[start of DATA SUPPLIED]

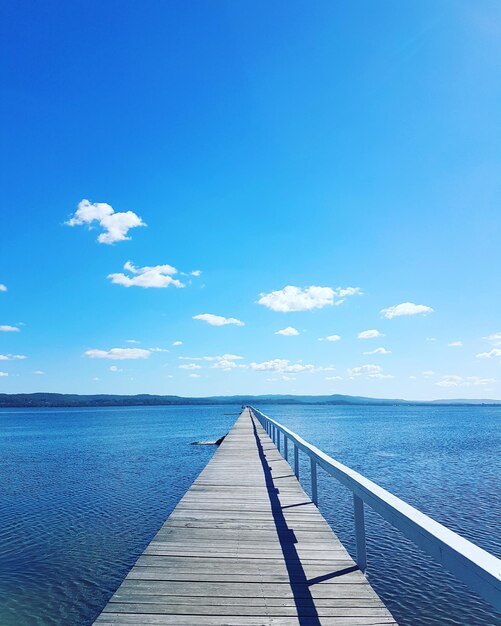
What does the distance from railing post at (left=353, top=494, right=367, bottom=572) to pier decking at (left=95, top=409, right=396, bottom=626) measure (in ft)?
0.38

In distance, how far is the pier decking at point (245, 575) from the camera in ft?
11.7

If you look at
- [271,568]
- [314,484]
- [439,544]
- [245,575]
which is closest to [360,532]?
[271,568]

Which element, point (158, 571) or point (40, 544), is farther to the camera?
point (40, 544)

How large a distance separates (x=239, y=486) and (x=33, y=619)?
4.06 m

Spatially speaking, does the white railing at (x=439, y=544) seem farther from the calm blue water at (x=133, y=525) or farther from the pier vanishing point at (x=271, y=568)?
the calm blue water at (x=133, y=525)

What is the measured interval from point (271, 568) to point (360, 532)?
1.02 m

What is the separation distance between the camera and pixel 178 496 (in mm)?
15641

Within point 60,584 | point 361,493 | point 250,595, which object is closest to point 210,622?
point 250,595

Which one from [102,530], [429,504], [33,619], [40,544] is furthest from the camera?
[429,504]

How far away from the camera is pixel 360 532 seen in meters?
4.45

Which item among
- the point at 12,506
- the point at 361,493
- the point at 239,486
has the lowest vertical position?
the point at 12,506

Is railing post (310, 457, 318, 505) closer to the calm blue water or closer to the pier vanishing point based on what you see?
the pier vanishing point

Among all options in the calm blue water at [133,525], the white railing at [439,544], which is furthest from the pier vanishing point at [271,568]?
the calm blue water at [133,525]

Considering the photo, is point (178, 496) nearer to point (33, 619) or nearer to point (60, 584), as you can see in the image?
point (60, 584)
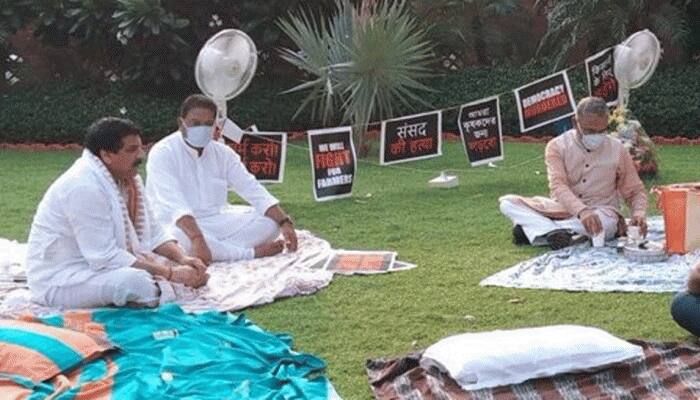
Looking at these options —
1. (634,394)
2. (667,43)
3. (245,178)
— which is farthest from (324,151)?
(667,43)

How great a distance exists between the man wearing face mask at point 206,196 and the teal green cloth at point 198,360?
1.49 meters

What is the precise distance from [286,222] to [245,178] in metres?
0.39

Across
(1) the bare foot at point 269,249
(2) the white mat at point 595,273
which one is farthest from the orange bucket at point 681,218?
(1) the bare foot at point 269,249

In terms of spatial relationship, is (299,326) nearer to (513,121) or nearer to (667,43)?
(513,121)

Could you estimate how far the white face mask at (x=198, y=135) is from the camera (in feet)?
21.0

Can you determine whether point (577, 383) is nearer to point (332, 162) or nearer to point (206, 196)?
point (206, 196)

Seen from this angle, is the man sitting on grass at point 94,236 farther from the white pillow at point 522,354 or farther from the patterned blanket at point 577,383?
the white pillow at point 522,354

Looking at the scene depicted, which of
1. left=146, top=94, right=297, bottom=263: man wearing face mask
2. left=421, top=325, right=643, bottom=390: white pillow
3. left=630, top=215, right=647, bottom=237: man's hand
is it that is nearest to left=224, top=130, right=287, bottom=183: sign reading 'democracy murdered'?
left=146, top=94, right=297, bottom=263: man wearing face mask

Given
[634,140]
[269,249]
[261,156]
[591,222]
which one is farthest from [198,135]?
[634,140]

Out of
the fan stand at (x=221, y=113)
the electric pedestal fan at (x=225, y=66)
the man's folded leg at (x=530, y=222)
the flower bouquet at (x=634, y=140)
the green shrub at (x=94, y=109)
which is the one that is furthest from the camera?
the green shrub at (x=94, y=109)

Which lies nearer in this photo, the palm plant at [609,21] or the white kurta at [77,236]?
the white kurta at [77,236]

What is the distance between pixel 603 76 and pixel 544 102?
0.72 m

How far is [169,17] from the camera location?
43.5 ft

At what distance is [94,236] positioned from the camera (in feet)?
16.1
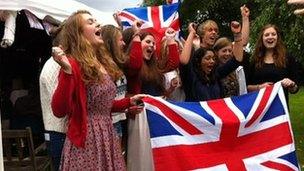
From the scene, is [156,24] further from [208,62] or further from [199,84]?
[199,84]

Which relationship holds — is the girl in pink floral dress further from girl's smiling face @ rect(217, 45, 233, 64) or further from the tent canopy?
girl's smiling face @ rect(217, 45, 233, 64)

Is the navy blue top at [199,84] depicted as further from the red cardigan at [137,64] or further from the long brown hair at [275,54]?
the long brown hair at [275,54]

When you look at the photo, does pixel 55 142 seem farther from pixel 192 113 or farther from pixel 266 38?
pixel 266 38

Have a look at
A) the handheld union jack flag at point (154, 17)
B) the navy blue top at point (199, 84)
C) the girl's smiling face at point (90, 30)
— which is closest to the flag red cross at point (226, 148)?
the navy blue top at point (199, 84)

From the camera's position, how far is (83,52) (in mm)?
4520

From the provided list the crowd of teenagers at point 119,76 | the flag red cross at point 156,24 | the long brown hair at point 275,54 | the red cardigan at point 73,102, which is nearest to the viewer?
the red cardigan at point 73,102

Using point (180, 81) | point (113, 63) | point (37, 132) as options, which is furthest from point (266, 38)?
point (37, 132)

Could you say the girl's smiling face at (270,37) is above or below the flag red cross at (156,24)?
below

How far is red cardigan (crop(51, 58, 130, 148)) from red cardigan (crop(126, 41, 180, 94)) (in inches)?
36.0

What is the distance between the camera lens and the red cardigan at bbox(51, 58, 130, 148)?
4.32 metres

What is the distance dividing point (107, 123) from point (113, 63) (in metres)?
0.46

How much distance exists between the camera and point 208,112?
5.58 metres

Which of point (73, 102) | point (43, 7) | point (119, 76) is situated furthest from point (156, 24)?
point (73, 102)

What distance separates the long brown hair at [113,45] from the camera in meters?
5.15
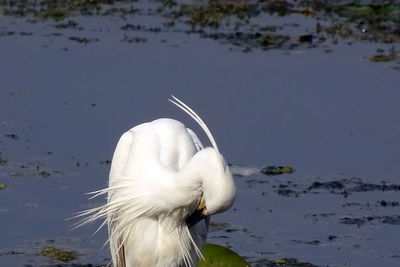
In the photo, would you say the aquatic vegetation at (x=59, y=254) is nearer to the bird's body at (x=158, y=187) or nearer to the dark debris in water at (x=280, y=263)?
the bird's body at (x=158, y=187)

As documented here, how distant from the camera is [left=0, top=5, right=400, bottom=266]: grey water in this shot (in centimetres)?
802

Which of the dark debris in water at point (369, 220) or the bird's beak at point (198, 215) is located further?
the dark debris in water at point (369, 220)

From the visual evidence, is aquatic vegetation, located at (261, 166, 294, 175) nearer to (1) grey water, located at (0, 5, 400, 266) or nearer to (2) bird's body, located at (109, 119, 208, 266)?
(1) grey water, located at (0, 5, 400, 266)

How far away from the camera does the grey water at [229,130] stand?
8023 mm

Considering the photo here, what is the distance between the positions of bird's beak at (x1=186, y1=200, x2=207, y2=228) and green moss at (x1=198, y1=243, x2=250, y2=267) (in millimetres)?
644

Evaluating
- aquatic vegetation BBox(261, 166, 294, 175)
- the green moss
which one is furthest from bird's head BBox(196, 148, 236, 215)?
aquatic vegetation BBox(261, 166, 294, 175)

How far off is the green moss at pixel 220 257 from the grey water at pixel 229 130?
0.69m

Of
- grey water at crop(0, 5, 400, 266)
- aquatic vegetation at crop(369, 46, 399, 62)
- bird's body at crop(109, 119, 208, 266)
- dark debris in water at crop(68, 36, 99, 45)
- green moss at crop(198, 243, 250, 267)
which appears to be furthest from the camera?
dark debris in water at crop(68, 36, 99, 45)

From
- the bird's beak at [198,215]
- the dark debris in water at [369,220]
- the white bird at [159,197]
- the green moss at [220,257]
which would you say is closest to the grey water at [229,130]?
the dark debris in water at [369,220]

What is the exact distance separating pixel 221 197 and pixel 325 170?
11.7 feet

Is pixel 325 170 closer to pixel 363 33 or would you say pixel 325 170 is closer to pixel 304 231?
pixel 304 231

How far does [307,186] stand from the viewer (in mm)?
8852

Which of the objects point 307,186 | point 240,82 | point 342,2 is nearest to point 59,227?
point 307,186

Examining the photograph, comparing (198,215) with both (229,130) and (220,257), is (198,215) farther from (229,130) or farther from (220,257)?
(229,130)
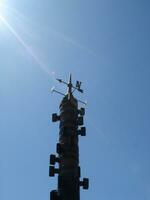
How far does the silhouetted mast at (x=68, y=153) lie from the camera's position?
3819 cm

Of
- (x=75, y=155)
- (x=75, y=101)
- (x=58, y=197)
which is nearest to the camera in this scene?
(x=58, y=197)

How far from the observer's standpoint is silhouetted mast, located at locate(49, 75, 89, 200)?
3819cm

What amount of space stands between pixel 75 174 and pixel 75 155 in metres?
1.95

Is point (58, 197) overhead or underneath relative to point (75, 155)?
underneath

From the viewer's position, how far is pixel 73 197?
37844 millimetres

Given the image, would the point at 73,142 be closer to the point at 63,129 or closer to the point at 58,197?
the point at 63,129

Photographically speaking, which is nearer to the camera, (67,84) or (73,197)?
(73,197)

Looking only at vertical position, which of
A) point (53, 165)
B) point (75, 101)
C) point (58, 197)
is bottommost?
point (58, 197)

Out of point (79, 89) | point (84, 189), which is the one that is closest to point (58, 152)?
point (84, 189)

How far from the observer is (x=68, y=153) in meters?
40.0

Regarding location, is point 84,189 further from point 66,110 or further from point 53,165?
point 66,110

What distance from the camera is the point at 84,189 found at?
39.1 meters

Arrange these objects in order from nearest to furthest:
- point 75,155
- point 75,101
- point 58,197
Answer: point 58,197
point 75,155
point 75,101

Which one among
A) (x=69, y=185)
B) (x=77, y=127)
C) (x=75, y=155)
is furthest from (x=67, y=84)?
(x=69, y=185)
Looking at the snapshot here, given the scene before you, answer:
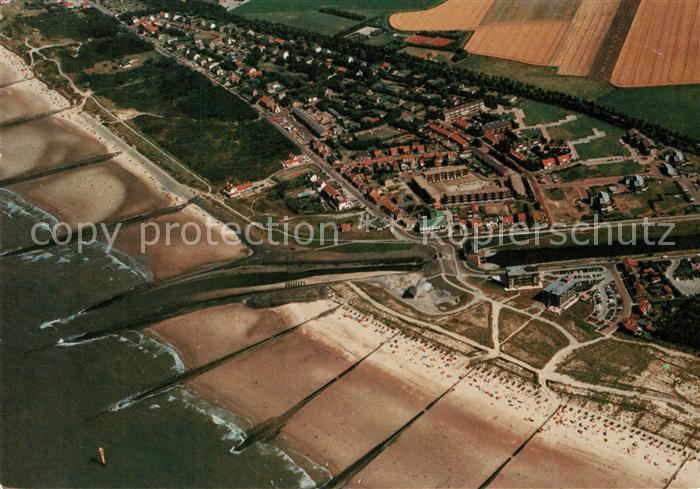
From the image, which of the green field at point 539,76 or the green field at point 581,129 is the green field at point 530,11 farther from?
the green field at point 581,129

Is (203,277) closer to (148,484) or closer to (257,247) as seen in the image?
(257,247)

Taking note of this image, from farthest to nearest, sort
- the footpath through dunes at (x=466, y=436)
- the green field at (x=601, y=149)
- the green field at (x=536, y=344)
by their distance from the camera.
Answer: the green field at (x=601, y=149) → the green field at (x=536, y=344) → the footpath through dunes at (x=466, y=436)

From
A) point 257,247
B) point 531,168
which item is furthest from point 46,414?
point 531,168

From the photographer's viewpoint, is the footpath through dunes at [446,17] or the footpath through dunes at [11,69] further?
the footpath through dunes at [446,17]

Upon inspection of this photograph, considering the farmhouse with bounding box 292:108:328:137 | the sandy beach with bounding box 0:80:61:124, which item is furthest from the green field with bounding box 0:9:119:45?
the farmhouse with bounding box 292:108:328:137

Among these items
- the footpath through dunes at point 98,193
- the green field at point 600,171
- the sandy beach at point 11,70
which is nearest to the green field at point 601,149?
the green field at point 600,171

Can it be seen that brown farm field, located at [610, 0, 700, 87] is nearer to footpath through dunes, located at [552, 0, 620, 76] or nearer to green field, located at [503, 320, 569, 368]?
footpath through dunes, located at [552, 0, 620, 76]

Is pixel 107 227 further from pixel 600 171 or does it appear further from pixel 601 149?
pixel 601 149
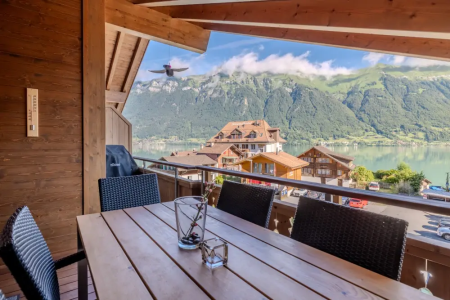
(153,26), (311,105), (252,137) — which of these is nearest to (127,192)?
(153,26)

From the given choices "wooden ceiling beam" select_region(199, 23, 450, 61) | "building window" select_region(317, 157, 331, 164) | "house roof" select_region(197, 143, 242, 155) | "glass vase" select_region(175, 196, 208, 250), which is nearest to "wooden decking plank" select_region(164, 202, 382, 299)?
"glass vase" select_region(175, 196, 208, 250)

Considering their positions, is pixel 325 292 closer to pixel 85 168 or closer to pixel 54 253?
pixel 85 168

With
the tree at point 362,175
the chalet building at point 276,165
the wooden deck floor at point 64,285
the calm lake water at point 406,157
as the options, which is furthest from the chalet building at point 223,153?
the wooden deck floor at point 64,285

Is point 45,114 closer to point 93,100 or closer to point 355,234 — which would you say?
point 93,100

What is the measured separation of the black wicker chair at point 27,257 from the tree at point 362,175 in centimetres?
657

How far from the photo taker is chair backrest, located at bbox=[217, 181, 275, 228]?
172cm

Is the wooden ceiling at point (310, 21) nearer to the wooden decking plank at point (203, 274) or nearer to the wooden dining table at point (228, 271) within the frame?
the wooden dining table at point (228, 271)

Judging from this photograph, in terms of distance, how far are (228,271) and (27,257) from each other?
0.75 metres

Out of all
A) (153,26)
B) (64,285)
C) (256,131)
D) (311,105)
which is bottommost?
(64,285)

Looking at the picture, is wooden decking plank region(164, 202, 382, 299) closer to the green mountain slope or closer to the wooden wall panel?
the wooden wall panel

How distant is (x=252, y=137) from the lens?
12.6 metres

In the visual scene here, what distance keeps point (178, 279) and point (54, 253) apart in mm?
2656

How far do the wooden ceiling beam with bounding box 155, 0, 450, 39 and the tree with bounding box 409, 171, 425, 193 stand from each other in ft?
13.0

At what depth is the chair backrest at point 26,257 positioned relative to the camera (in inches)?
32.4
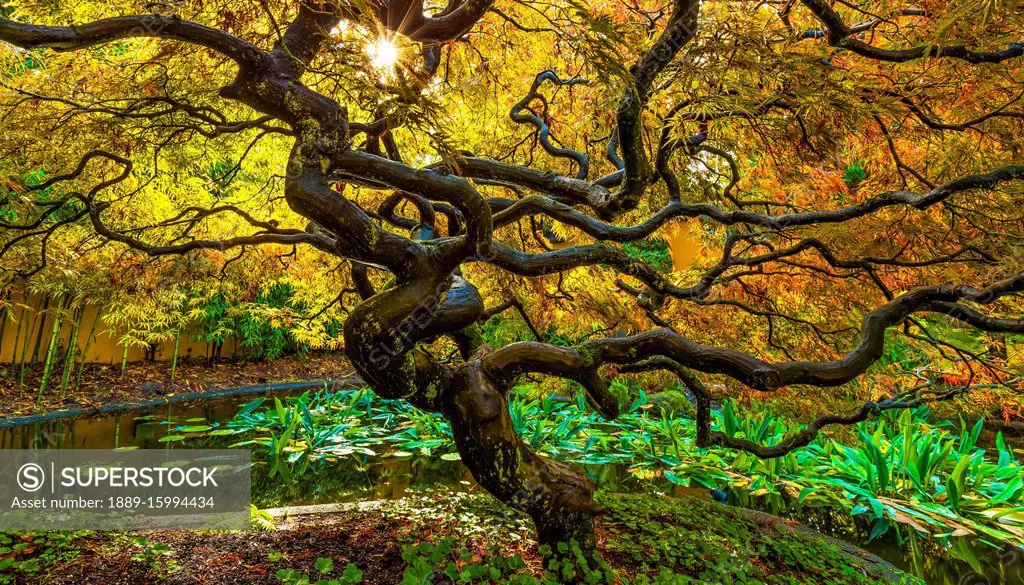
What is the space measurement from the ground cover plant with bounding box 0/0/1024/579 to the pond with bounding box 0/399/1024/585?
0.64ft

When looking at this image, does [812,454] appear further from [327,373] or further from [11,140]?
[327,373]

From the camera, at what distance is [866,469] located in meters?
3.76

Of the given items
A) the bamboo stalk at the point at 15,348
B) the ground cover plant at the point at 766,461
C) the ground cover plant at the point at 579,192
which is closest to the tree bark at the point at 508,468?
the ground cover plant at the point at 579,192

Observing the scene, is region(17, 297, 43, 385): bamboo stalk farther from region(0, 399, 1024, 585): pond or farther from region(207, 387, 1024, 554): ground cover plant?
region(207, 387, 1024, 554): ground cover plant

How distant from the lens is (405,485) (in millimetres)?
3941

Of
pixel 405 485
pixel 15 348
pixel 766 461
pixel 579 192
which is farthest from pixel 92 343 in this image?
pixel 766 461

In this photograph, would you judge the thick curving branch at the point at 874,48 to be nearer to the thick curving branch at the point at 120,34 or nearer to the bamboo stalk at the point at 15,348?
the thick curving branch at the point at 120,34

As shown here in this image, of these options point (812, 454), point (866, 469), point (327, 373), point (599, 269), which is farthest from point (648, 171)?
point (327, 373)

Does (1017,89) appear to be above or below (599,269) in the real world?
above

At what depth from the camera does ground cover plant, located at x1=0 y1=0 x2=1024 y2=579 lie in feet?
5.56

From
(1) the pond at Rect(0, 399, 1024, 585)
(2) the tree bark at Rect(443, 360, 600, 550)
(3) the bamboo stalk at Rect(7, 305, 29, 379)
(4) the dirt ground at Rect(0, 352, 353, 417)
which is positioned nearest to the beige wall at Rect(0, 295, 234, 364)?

[end of DATA SUPPLIED]

### WRITTEN REQUEST
From the records above, extract the lines beginning at the one that contains "What amount of" and ending after the one that contains "37844 millimetres", and reproduce them unchanged.

### CORRECT ANSWER
What amount of space stands between pixel 75 174 and pixel 75 155 in metres?
1.95

Is point (58, 197) overhead or underneath relative to point (75, 155)?
underneath

From the viewer's position, how far is pixel 73 197?
37844 millimetres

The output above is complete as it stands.